Step 1: Read Standards and Chapter Map
- Read references/formatting-standards.md
- Read CHAPTER_MAP.md for your chapter's line ranges
- Read FORMATTING_PLAN.md for known issues

Step 2: Extract Chapter Content
- Extract Chapter 1 from raw/book-parsed.md using line ranges

Step 3: Identify Issues follow the standards
- Headers using bold instead of #
- Shattered code blocks
- Split paragraphs
- Missing code language identifiers
- Emphasis artifacts [word]
- Corrupted footnotes
- Missing image alt text
- Broken links

Step 4: Apply Formatting Fixes
- Follow the three-pass approach in chapter-workflow.md:
  * First pass: Structure (headers, code blocks)
  * Second pass: Content (paragraphs, emphasis)
  * Third pass: Details (footnotes, images, links)

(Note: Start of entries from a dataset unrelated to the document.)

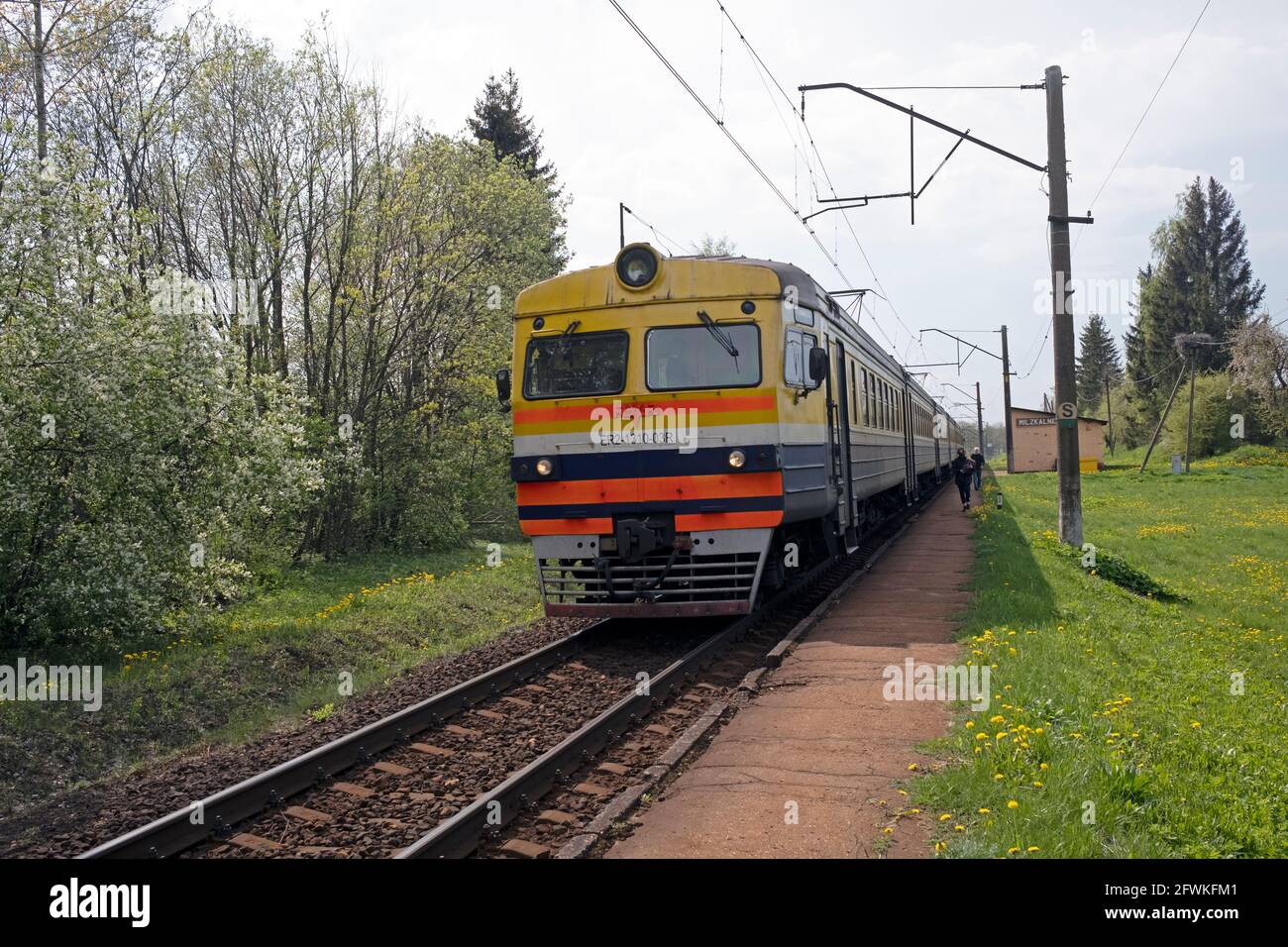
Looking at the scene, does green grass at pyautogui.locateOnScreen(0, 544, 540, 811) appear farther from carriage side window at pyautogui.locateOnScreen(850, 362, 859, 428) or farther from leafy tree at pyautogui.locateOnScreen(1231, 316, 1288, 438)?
leafy tree at pyautogui.locateOnScreen(1231, 316, 1288, 438)

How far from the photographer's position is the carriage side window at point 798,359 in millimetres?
10688

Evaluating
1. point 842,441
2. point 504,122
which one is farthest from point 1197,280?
point 842,441

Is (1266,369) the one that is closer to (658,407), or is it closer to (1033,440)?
(1033,440)

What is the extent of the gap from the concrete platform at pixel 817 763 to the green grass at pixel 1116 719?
29 cm

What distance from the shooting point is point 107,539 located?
1076 cm

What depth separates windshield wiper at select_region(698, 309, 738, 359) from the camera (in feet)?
34.7

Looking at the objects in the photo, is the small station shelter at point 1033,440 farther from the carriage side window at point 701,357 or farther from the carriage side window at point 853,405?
the carriage side window at point 701,357

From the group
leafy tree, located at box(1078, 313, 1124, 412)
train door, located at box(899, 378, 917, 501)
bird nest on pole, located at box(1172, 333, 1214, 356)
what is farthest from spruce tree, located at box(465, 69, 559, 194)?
leafy tree, located at box(1078, 313, 1124, 412)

Step 5: Create Output File
- Write to books/book-name/chapters/chapter-01-title.md
- Use structure from chapter-workflow.md

Step 6: Update Progress
- Update books/book-name/progress.md with completion status
- Document fixes applied

**Quality Checklist (from chapter-workflow.md):**
- [ ] All headers use proper # syntax
- [ ] All code blocks have language identifiers
- [ ] No shattered code blocks remain
- [ ] Text flows naturally without mid-sentence breaks
- [ ] All footnotes have [^N] format with definitions
- [ ] Images have descriptive alt text

Return: Confirmation with summary of fixes applied."""
)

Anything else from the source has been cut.